**** Dataset excerpts ****

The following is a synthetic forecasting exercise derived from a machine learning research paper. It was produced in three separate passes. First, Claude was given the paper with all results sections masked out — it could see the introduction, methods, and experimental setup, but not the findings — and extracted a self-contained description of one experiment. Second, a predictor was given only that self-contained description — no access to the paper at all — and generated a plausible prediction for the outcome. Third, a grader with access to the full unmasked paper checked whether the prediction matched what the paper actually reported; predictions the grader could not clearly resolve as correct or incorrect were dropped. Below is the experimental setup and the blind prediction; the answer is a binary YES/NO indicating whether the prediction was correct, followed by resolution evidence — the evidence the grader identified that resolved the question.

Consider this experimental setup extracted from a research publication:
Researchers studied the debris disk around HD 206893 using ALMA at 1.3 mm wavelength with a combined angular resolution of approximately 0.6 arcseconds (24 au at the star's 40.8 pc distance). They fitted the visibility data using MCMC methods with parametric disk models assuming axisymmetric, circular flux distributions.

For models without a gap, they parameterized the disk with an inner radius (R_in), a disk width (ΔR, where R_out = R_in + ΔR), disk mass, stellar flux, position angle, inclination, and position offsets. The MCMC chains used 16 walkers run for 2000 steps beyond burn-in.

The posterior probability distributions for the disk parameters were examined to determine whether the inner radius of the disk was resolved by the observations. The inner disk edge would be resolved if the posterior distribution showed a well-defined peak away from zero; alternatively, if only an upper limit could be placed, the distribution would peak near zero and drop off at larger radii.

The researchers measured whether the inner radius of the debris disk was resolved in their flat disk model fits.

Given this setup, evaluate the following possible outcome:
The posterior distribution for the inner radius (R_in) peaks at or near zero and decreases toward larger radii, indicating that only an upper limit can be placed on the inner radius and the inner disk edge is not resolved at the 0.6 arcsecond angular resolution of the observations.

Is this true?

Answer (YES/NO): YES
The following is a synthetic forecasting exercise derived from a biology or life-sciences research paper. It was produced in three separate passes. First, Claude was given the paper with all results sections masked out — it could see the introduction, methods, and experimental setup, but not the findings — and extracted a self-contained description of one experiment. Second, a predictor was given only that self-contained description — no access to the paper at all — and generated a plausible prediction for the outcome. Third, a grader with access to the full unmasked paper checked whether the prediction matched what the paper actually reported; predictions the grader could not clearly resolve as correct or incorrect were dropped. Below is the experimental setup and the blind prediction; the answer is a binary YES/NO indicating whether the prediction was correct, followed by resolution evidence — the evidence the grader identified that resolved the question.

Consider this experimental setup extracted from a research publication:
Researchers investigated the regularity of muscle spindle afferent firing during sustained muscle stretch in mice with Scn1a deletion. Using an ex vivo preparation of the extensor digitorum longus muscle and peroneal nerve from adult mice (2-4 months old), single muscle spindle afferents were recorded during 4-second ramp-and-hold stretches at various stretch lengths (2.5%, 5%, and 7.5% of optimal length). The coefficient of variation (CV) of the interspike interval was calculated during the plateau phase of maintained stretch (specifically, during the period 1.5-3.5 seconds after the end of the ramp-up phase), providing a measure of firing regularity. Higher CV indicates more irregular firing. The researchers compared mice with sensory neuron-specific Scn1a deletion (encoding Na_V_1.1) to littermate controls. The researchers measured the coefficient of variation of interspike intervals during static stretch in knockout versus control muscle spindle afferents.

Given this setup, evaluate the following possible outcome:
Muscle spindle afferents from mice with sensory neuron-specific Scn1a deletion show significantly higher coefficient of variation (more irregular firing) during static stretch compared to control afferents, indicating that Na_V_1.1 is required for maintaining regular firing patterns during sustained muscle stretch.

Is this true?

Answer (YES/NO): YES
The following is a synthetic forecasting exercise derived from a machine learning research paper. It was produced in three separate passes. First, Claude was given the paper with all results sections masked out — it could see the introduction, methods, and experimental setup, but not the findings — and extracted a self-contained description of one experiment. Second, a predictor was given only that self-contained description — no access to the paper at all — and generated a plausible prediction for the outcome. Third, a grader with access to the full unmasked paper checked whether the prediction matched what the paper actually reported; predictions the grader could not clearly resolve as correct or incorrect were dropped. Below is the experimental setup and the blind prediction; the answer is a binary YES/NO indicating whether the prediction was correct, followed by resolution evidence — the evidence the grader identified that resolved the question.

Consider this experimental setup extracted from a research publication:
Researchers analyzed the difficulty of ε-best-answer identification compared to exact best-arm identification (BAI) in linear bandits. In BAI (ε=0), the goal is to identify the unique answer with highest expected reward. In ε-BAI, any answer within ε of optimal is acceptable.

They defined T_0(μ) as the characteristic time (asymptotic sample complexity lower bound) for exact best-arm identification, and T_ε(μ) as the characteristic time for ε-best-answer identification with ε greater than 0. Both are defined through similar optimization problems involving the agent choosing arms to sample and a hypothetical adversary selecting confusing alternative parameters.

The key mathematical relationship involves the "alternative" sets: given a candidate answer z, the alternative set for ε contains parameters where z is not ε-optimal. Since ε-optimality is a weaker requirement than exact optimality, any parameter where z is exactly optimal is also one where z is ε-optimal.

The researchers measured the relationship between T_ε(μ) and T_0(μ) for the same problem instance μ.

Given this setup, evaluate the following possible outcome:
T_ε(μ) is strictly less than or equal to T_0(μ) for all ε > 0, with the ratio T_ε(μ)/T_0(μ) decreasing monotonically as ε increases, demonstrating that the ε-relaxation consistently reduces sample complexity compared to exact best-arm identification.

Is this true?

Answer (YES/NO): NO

****

Assignment: The records above should be repeated in full, exactly as given.

Response area:
The following is a synthetic forecasting exercise derived from a machine learning research paper. It was produced in three separate passes. First, Claude was given the paper with all results sections masked out — it could see the introduction, methods, and experimental setup, but not the findings — and extracted a self-contained description of one experiment. Second, a predictor was given only that self-contained description — no access to the paper at all — and generated a plausible prediction for the outcome. Third, a grader with access to the full unmasked paper checked whether the prediction matched what the paper actually reported; predictions the grader could not clearly resolve as correct or incorrect were dropped. Below is the experimental setup and the blind prediction; the answer is a binary YES/NO indicating whether the prediction was correct, followed by resolution evidence — the evidence the grader identified that resolved the question.

Consider this experimental setup extracted from a research publication:
Researchers studied the debris disk around HD 206893 using ALMA at 1.3 mm wavelength with a combined angular resolution of approximately 0.6 arcseconds (24 au at the star's 40.8 pc distance). They fitted the visibility data using MCMC methods with parametric disk models assuming axisymmetric, circular flux distributions.

For models without a gap, they parameterized the disk with an inner radius (R_in), a disk width (ΔR, where R_out = R_in + ΔR), disk mass, stellar flux, position angle, inclination, and position offsets. The MCMC chains used 16 walkers run for 2000 steps beyond burn-in.

The posterior probability distributions for the disk parameters were examined to determine whether the inner radius of the disk was resolved by the observations. The inner disk edge would be resolved if the posterior distribution showed a well-defined peak away from zero; alternatively, if only an upper limit could be placed, the distribution would peak near zero and drop off at larger radii.

The researchers measured whether the inner radius of the debris disk was resolved in their flat disk model fits.

Given this setup, evaluate the following possible outcome:
The posterior distribution for the inner radius (R_in) peaks at or near zero and decreases toward larger radii, indicating that only an upper limit can be placed on the inner radius and the inner disk edge is not resolved at the 0.6 arcsecond angular resolution of the observations.

Is this true?

Answer (YES/NO): YES
The following is a synthetic forecasting exercise derived from a biology or life-sciences research paper. It was produced in three separate passes. First, Claude was given the paper with all results sections masked out — it could see the introduction, methods, and experimental setup, but not the findings — and extracted a self-contained description of one experiment. Second, a predictor was given only that self-contained description — no access to the paper at all — and generated a plausible prediction for the outcome. Third, a grader with access to the full unmasked paper checked whether the prediction matched what the paper actually reported; predictions the grader could not clearly resolve as correct or incorrect were dropped. Below is the experimental setup and the blind prediction; the answer is a binary YES/NO indicating whether the prediction was correct, followed by resolution evidence — the evidence the grader identified that resolved the question.

Consider this experimental setup extracted from a research publication:
Researchers investigated the regularity of muscle spindle afferent firing during sustained muscle stretch in mice with Scn1a deletion. Using an ex vivo preparation of the extensor digitorum longus muscle and peroneal nerve from adult mice (2-4 months old), single muscle spindle afferents were recorded during 4-second ramp-and-hold stretches at various stretch lengths (2.5%, 5%, and 7.5% of optimal length). The coefficient of variation (CV) of the interspike interval was calculated during the plateau phase of maintained stretch (specifically, during the period 1.5-3.5 seconds after the end of the ramp-up phase), providing a measure of firing regularity. Higher CV indicates more irregular firing. The researchers compared mice with sensory neuron-specific Scn1a deletion (encoding Na_V_1.1) to littermate controls. The researchers measured the coefficient of variation of interspike intervals during static stretch in knockout versus control muscle spindle afferents.

Given this setup, evaluate the following possible outcome:
Muscle spindle afferents from mice with sensory neuron-specific Scn1a deletion show significantly higher coefficient of variation (more irregular firing) during static stretch compared to control afferents, indicating that Na_V_1.1 is required for maintaining regular firing patterns during sustained muscle stretch.

Is this true?

Answer (YES/NO): YES
The following is a synthetic forecasting exercise derived from a machine learning research paper. It was produced in three separate passes. First, Claude was given the paper with all results sections masked out — it could see the introduction, methods, and experimental setup, but not the findings — and extracted a self-contained description of one experiment. Second, a predictor was given only that self-contained description — no access to the paper at all — and generated a plausible prediction for the outcome. Third, a grader with access to the full unmasked paper checked whether the prediction matched what the paper actually reported; predictions the grader could not clearly resolve as correct or incorrect were dropped. Below is the experimental setup and the blind prediction; the answer is a binary YES/NO indicating whether the prediction was correct, followed by resolution evidence — the evidence the grader identified that resolved the question.

Consider this experimental setup extracted from a research publication:
Researchers analyzed the difficulty of ε-best-answer identification compared to exact best-arm identification (BAI) in linear bandits. In BAI (ε=0), the goal is to identify the unique answer with highest expected reward. In ε-BAI, any answer within ε of optimal is acceptable.

They defined T_0(μ) as the characteristic time (asymptotic sample complexity lower bound) for exact best-arm identification, and T_ε(μ) as the characteristic time for ε-best-answer identification with ε greater than 0. Both are defined through similar optimization problems involving the agent choosing arms to sample and a hypothetical adversary selecting confusing alternative parameters.

The key mathematical relationship involves the "alternative" sets: given a candidate answer z, the alternative set for ε contains parameters where z is not ε-optimal. Since ε-optimality is a weaker requirement than exact optimality, any parameter where z is exactly optimal is also one where z is ε-optimal.

The researchers measured the relationship between T_ε(μ) and T_0(μ) for the same problem instance μ.

Given this setup, evaluate the following possible outcome:
T_ε(μ) is strictly less than or equal to T_0(μ) for all ε > 0, with the ratio T_ε(μ)/T_0(μ) decreasing monotonically as ε increases, demonstrating that the ε-relaxation consistently reduces sample complexity compared to exact best-arm identification.

Is this true?

Answer (YES/NO): NO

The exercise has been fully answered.